*What you will do*. Drop all images and give the records again exactly.

*Data to process*.
◆ ◆ ◆ ◆ ◆ ◆ ◆

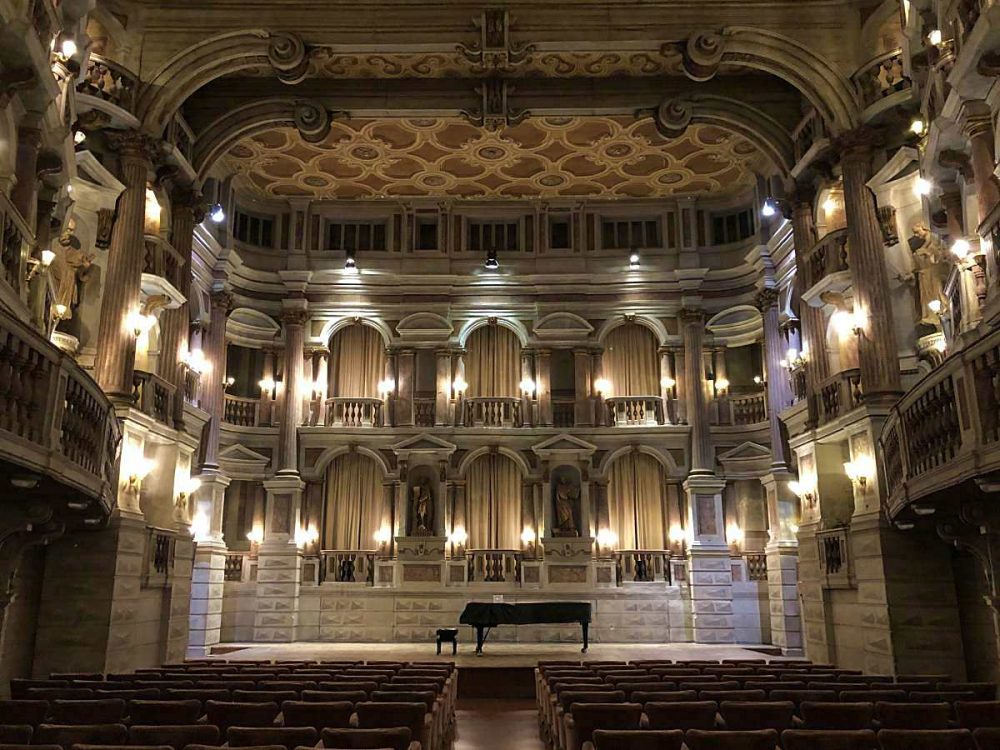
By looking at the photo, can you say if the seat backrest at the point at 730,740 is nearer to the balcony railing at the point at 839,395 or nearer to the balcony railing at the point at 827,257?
the balcony railing at the point at 839,395

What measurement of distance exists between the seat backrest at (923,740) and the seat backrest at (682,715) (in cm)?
149

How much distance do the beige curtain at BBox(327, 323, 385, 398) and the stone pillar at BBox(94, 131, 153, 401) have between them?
30.8ft

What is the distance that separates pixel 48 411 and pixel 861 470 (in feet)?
38.5

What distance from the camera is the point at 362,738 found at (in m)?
5.25

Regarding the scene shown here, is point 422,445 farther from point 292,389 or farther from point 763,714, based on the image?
point 763,714

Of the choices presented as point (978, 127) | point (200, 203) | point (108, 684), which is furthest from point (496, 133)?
point (108, 684)

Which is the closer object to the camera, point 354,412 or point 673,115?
point 673,115

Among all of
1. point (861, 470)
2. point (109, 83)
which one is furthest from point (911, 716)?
point (109, 83)

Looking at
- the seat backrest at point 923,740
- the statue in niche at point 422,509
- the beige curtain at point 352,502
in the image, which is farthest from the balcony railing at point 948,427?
the beige curtain at point 352,502

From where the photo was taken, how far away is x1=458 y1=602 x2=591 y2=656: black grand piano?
57.4ft

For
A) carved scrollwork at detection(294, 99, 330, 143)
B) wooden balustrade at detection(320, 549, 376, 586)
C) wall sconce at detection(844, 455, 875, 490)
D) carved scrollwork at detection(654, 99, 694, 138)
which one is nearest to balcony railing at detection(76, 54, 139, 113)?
carved scrollwork at detection(294, 99, 330, 143)

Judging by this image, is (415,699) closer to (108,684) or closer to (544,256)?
(108,684)

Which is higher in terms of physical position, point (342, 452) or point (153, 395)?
point (342, 452)

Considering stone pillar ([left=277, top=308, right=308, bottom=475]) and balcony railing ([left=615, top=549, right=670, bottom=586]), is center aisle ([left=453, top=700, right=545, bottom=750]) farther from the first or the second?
stone pillar ([left=277, top=308, right=308, bottom=475])
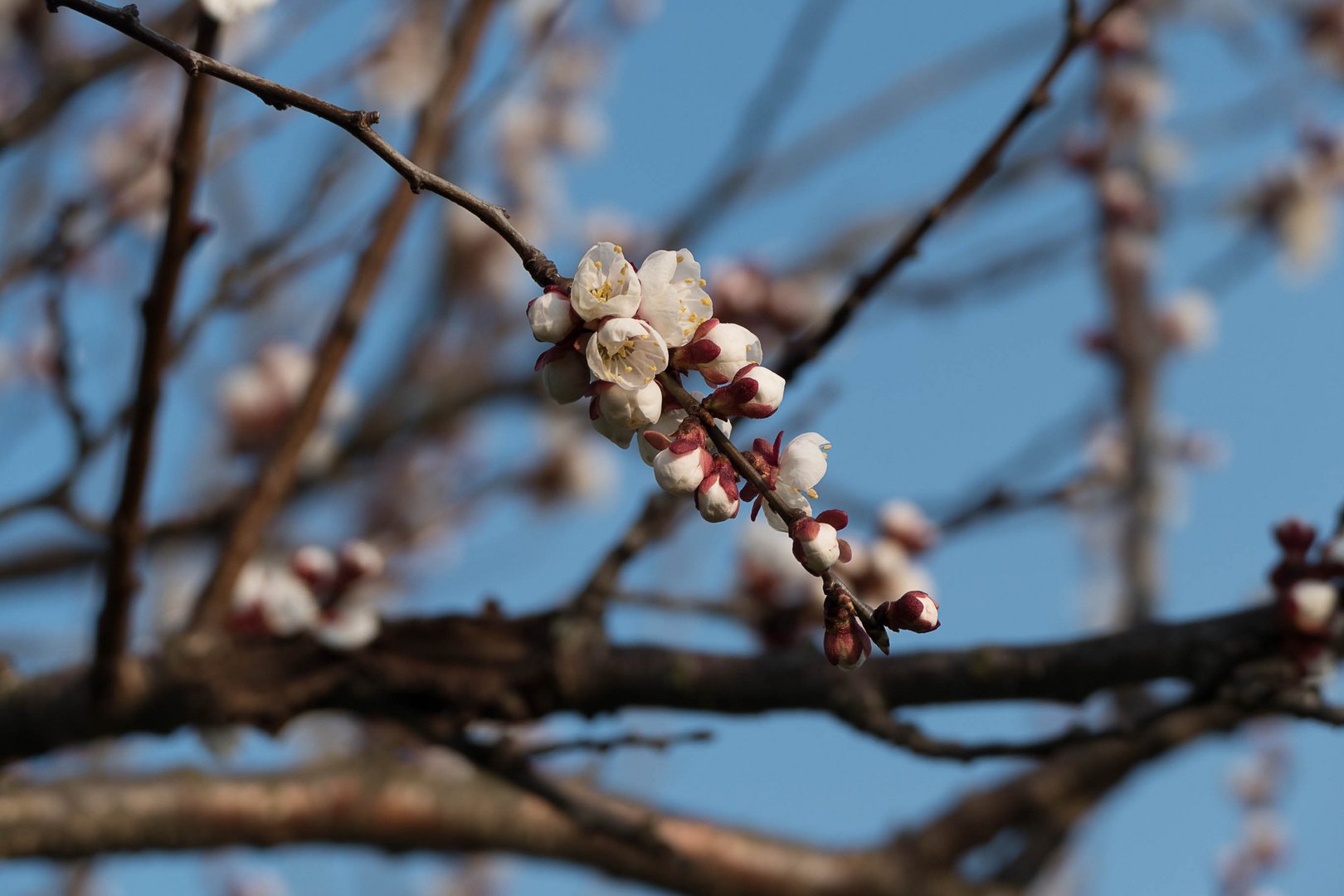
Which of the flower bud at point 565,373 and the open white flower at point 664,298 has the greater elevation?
the open white flower at point 664,298

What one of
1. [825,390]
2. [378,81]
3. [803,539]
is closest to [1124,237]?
[825,390]

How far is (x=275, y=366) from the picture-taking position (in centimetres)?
349

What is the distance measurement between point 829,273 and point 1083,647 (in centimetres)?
275

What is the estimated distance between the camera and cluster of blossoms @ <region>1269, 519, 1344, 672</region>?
1.35 metres

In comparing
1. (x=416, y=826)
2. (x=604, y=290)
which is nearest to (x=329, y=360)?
(x=416, y=826)

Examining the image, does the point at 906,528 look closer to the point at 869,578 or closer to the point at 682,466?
the point at 869,578

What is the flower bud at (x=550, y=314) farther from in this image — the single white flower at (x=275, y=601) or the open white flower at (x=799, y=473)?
the single white flower at (x=275, y=601)

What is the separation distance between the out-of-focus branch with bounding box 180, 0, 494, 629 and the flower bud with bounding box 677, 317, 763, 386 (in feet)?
3.69

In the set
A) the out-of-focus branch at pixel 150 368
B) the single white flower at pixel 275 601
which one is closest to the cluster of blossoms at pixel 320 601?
the single white flower at pixel 275 601

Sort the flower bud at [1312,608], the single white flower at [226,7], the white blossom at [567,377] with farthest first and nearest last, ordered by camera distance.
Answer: the flower bud at [1312,608], the single white flower at [226,7], the white blossom at [567,377]

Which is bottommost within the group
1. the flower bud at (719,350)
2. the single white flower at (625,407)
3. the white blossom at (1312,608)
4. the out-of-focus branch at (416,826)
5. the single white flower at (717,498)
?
the single white flower at (717,498)

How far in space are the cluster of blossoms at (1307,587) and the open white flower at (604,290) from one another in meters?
0.94

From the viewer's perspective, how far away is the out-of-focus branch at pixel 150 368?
4.64ft

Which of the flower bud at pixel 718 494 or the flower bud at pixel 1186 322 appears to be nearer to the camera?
the flower bud at pixel 718 494
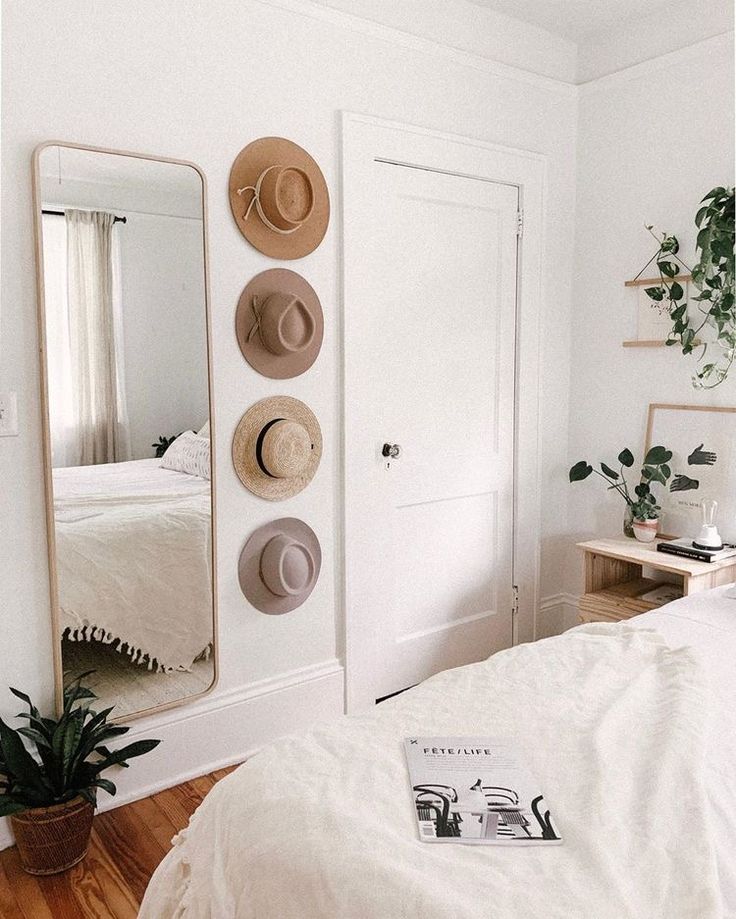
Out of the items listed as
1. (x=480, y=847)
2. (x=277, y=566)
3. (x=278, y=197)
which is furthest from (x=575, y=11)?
(x=480, y=847)

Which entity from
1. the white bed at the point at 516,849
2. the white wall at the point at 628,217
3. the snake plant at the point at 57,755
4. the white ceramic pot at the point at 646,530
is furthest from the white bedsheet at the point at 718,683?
the snake plant at the point at 57,755

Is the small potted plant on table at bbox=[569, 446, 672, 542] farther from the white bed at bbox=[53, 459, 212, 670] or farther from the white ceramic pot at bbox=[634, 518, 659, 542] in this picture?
the white bed at bbox=[53, 459, 212, 670]

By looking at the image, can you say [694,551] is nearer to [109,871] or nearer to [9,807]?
[109,871]

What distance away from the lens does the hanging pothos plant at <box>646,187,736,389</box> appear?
2810mm

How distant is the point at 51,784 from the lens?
2.09 meters

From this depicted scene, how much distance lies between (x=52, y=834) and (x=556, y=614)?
7.62ft

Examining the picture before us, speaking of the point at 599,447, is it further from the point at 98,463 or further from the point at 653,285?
the point at 98,463

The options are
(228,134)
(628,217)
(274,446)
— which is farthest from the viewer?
(628,217)

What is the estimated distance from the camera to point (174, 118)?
91.4 inches

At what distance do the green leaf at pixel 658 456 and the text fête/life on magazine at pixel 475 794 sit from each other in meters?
1.88

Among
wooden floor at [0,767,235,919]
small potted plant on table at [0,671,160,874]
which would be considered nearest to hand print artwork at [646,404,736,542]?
wooden floor at [0,767,235,919]

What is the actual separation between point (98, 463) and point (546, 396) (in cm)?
199

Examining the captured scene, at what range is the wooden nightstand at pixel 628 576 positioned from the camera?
2.78m

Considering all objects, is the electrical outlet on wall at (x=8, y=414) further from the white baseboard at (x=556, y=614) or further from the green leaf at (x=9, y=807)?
the white baseboard at (x=556, y=614)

◆ ◆ ◆ ◆ ◆ ◆ ◆

*Solution*.
By looking at the photo, can you say if the seat backrest at the point at 730,740 is nearer to the balcony railing at the point at 839,395 or nearer to the balcony railing at the point at 827,257?
the balcony railing at the point at 839,395

What measurement of distance exists between the seat backrest at (923,740) and the seat backrest at (682,715) (in cm)?
149

How much distance do the beige curtain at BBox(327, 323, 385, 398) and the stone pillar at BBox(94, 131, 153, 401) have between them?
30.8ft

What is the distance that separates pixel 48 411 and pixel 861 470 (in feet)?
38.5

What distance from the camera is the point at 362,738 found at (in m)?
5.25

Regarding the scene shown here, is point 422,445 farther from point 292,389 or farther from point 763,714, based on the image?
point 763,714

Of the choices presented as point (978, 127) | point (200, 203) | point (108, 684), which is furthest from point (496, 133)?
point (108, 684)

Which is the closer object to the camera, point 354,412 or point 673,115?
point 673,115

Among all of
1. point (861, 470)
2. point (109, 83)
which one is furthest from point (911, 716)?
point (109, 83)

Looking at
- the seat backrest at point 923,740
- the statue in niche at point 422,509
- the beige curtain at point 352,502
in the image, which is farthest from the balcony railing at point 948,427?
the beige curtain at point 352,502

From where the photo was taken, how far away is x1=458 y1=602 x2=591 y2=656: black grand piano?
57.4ft

For
A) carved scrollwork at detection(294, 99, 330, 143)
B) wooden balustrade at detection(320, 549, 376, 586)
C) wall sconce at detection(844, 455, 875, 490)
D) carved scrollwork at detection(654, 99, 694, 138)
which one is nearest to balcony railing at detection(76, 54, 139, 113)?
carved scrollwork at detection(294, 99, 330, 143)

Judging by this image, is (415,699) closer to (108,684) or closer to (544,256)?
(108,684)

Which is higher in terms of physical position, point (342, 452) or point (153, 395)?
point (342, 452)

Considering stone pillar ([left=277, top=308, right=308, bottom=475]) and balcony railing ([left=615, top=549, right=670, bottom=586]), is center aisle ([left=453, top=700, right=545, bottom=750]) farther from the first or the second?
stone pillar ([left=277, top=308, right=308, bottom=475])
Which of the flower bud at point 565,373 and the open white flower at point 664,298 has the greater elevation?
the open white flower at point 664,298

What one of
1. [825,390]
2. [378,81]
3. [803,539]
is closest to [1124,237]?
[825,390]

How far is (x=275, y=366) from the picture-taking position (in centimetres)?
349

What is the distance measurement between point 829,273 and point 1083,647 (in centimetres)?
275

What is the estimated distance between the camera and cluster of blossoms @ <region>1269, 519, 1344, 672</region>?
1.35 metres

In comparing
1. (x=416, y=826)
2. (x=604, y=290)
which is nearest to (x=329, y=360)?
(x=416, y=826)

Examining the image, does the point at 906,528 look closer to the point at 869,578 or closer to the point at 682,466?
the point at 869,578

What is the flower bud at (x=550, y=314) farther from in this image — the single white flower at (x=275, y=601) or the open white flower at (x=799, y=473)?
the single white flower at (x=275, y=601)

What is the separation distance between the out-of-focus branch with bounding box 180, 0, 494, 629 and the flower bud with bounding box 677, 317, 763, 386 (in feet)?
3.69

In the set
A) the out-of-focus branch at pixel 150 368
B) the single white flower at pixel 275 601
which one is closest to the cluster of blossoms at pixel 320 601?
the single white flower at pixel 275 601

Sort the flower bud at [1312,608], the single white flower at [226,7], the white blossom at [567,377] with farthest first and nearest last, ordered by camera distance.
Answer: the flower bud at [1312,608], the single white flower at [226,7], the white blossom at [567,377]

Which is bottommost within the group
1. the flower bud at (719,350)
2. the single white flower at (625,407)
3. the white blossom at (1312,608)
4. the out-of-focus branch at (416,826)
5. the single white flower at (717,498)
?
the single white flower at (717,498)

How far in space are the cluster of blossoms at (1307,587) and the open white flower at (604,290) from one another in meters?
0.94

From the viewer's perspective, how far away is the out-of-focus branch at pixel 150 368?
4.64ft

Which of the flower bud at pixel 718 494 or the flower bud at pixel 1186 322 appears to be nearer to the camera?
the flower bud at pixel 718 494
Out of the items listed as
1. (x=480, y=847)
2. (x=277, y=566)
3. (x=278, y=197)
which is furthest from (x=575, y=11)?
(x=480, y=847)

Which entity from
1. the white bed at the point at 516,849
2. the white wall at the point at 628,217
3. the snake plant at the point at 57,755
4. the white ceramic pot at the point at 646,530
is furthest from the white bedsheet at the point at 718,683?
the snake plant at the point at 57,755

Is the small potted plant on table at bbox=[569, 446, 672, 542] farther from the white bed at bbox=[53, 459, 212, 670] or farther from the white ceramic pot at bbox=[634, 518, 659, 542] in this picture?
the white bed at bbox=[53, 459, 212, 670]

By looking at the image, can you say [694,551] is nearer to [109,871] or nearer to [9,807]?
[109,871]

What distance away from the lens does the hanging pothos plant at <box>646,187,736,389</box> appear?
2810mm

How distant is the point at 51,784 from the lens?
2.09 meters

From this depicted scene, how much distance lies between (x=52, y=834) and (x=556, y=614)?
7.62ft

Examining the picture before us, speaking of the point at 599,447, is it further from the point at 98,463 or further from the point at 653,285?
the point at 98,463

The options are
(228,134)
(628,217)
(274,446)
— which is farthest from the viewer?
(628,217)

What is the estimated distance from the camera to point (174, 118)?
91.4 inches

At what distance do the green leaf at pixel 658 456 and the text fête/life on magazine at pixel 475 794 sit from each other in meters?
1.88

Among
wooden floor at [0,767,235,919]
small potted plant on table at [0,671,160,874]
which would be considered nearest to hand print artwork at [646,404,736,542]?
wooden floor at [0,767,235,919]

What is the actual separation between point (98, 463) and point (546, 396) (in cm)?
199

Examining the captured scene, at what range is the wooden nightstand at pixel 628 576 positioned from the camera?
2.78m

Considering all objects, is the electrical outlet on wall at (x=8, y=414) further from the white baseboard at (x=556, y=614) or further from the green leaf at (x=9, y=807)?
the white baseboard at (x=556, y=614)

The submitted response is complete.